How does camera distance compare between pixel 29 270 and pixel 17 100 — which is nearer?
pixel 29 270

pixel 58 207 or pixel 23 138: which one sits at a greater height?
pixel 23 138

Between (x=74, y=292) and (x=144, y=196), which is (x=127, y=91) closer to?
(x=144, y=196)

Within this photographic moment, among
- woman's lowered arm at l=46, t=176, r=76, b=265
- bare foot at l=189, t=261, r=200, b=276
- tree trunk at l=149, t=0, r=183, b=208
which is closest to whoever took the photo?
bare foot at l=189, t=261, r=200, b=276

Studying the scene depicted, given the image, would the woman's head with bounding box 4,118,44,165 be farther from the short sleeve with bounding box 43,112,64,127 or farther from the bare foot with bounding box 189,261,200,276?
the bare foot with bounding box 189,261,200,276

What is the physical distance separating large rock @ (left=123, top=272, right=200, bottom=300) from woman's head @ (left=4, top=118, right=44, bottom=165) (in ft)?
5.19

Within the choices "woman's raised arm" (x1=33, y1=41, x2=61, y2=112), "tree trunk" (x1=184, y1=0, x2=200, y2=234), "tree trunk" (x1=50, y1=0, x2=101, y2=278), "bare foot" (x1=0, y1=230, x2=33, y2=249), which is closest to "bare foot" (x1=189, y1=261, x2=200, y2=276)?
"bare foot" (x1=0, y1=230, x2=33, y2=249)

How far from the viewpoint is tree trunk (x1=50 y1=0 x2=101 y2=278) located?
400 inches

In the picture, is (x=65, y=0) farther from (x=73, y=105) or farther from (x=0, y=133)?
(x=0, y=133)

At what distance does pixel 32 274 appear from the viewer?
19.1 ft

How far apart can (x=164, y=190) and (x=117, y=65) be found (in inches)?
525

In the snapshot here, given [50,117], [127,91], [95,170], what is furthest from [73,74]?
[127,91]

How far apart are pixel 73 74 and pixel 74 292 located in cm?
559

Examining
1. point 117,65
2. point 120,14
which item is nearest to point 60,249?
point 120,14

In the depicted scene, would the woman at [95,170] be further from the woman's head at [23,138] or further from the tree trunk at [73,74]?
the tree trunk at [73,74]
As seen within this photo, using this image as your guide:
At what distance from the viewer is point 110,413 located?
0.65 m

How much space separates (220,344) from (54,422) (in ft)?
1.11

==============================

Return the stretch of the data from the line containing "In the snapshot" through the end of the data, unchanged.

-- In response --
In the snapshot here, given [50,117], [127,91], [95,170], what is furthest from [73,74]?
[127,91]

How far apart are pixel 73 74 and pixel 74 292 located in cm?
559

Examining
1. point 117,65
2. point 120,14
which item is nearest to point 60,249?
point 120,14

In the depicted scene, would the woman at [95,170] be further from the woman's head at [23,138] or further from the tree trunk at [73,74]?
the tree trunk at [73,74]
As seen within this photo, using this image as your guide:
At what distance from the viewer is point 110,413 located?
0.65 m

How much space separates (220,344) from (54,422) (in ft)?
1.11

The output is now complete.